Apples and Oranges are, On Average, Orangey

…if your study follows five hundred oranges and ten apples.

There’s yet another bang-up job of scientific/medical reporting in the Guardian today, entitled ‘Home Births are Good for Mother, Riskier for Babies, Study Says’. The article reports that a US study of home birth mortality/morbidity statistics shows that home births lessen the likelihood of interventions that are detrimental to the health of the mother, but triple the risk of death for the baby.

The researchers pulled together data from studies in the US and in Europe, including two from the UK. They considered a total of 342,056 planned home births and 207,551 planned hospital births.

So, what’s my problem with this? Well it’s simple: UK midwives are university trained and nationally certified. They are hospital affiliated and most NHS trusts have thorough, detailed home birth plans in place that, among other things, bring women/babies rapidly into specialist care in case of complication.

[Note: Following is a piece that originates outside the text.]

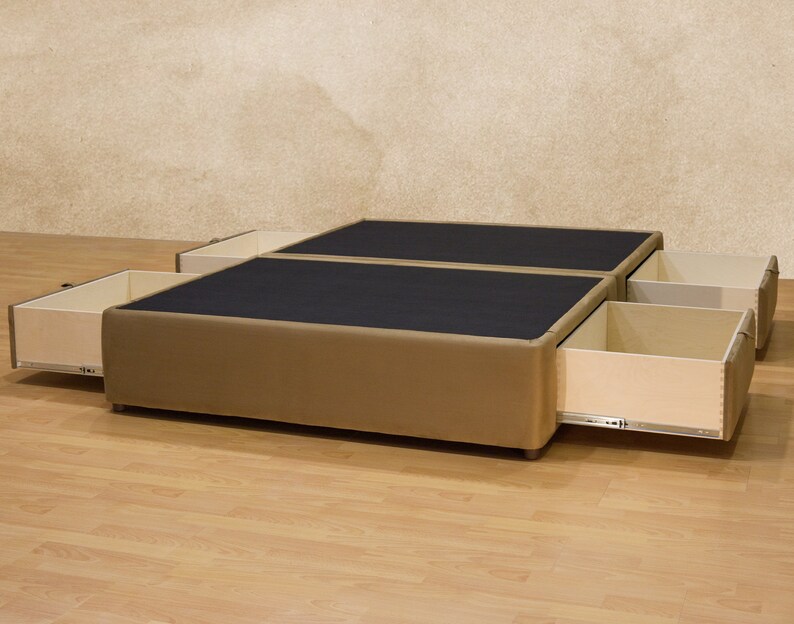 Tiffany 4drawer Platform Bed / Storage Mattress Box Etsy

In the US, certification differs state-by-state, with some states allowing anyone at all, regardless of training (or lack of) to call themselves ‘midwives’; and midwives, as a general rule, have no affiliation with any hospital or obstetric team, which means that, if an emergency arises, american home birth women dial 911 and wait for an all-purpose ambulance to take them to a medical team with no prior knowledge of their circumstances, prenatal history, etc.

In short, the lot of home birth women in these two countries are practically as different as they could possibly be. Safety and efficacy conclusions based on averages across the two systems are *totally meaningless*–especially when we don’t even know how many studies came from each.  (thank you, Guardian! Bang-up reporting!)

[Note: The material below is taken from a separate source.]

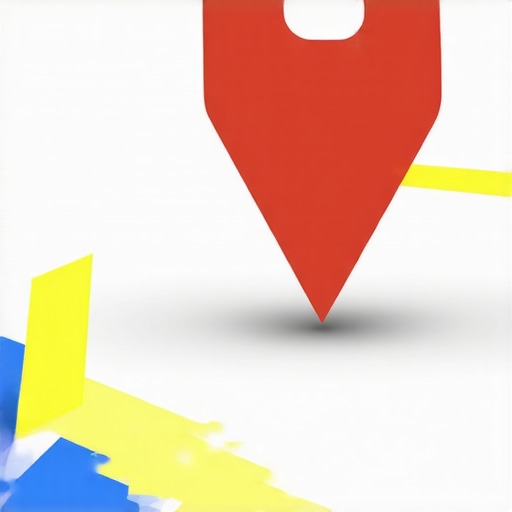 Illustration of AI, local SEO tools, and maps symbolizing future strategies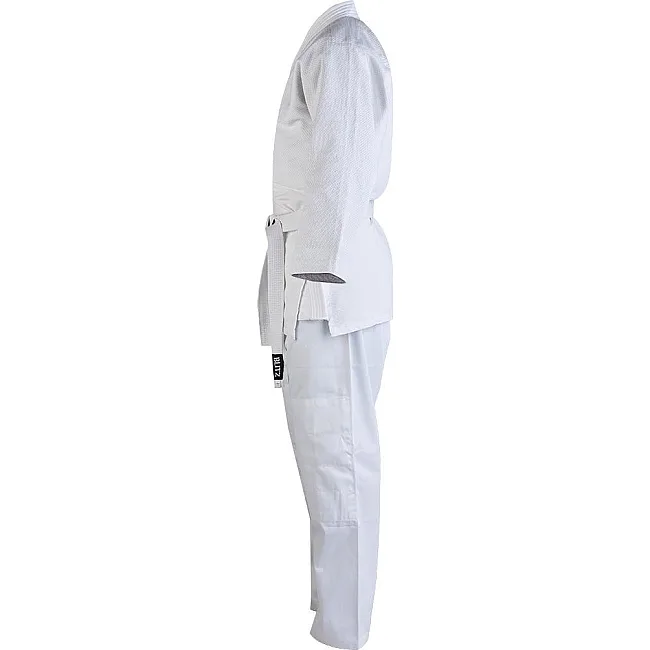 Кімоно для Дзюдо BlitzSport Student Judo Suit - 350g Біле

8 thoughts on “Apples and Oranges are, On Average, Orangey

  1. In fairness, this isn’t a feminist issue. The Guardian’s science reporting is lousy across the board. :-P

  2. And in some US states, midwife-assisted homebirth is illegal, which must really skew the statistics for those states.

    Carl: True, and no newspaper seems to have good science reporting, but it’s strange how the worst science reporting often seems reserved for those studies which can be reported to reinforce existing prejudices

  3. Good point.

    One aspect of bad reporting, is that you can only report what you think you understand, which will of course be biased towards conventional prejudices. So, if a study goes against “commonsense” it won’t be understood or reported, or if it is reported, it will be misinterpreted as reinforcing commonsense.

  4. I just wanted to make two points-

    I haven’t been able to find what the selection criteria for the birthing moms (other than birth location) was. Ethical and competent midwives don’t deliver high-risk babies at home, and always work with enough staff and medical back-up.

    Also- the representation of midwifery in the post here isn’t quite accurate. This link might be helpful:

    American midwives do, as a rule, have relationships with hospitals and work with back-up. They go through training either as certified nurse midwives or direct entry midwives, and are licensed and regulated in many states. There are, unfortunately, still states where all midwifery is illegal. But the situation described in this post is not indicative of the professionalism of American midwives.

  5. Slightly on the side, the Netherlands (which has an EXCELLENT midwife training and pre and post natal support system, and around 30 percent of home birthing) is also getting increasingly worried about whether home birthing is such a great idea – despite historically huge support for this practice from within and outside the medical community.

    It is difficult to disentangle the data from the factor of increasing age of (first) mothers, but the data seem to indicate that the NL has unusually bad perinatal mortality by EU standards and for its level of development, etc… So there maybe something in it – although this has nothing to do of course with the point that this was bogus reporting. Maybe the Guardian would like to look at some Dutch studies though?

  6. amanda- a very late reply, indeed, but all the same… i definitely didn’t mean to be taking a jab at the professionalism of american midwives, just so you know. to my mind, the problem (and i think it’s a big one) is the american healthcare system’s failure to support midwifery. second, thanks excellent much for this link. very interesting to be able to see, state-by-state, what the situation is. i think, tho, that the point still stands re this meta-analysis: they’re combining data across a whole spectrum of midwifery/regulatory systems. it’s just not possible to draw any safety conclusions at all from this.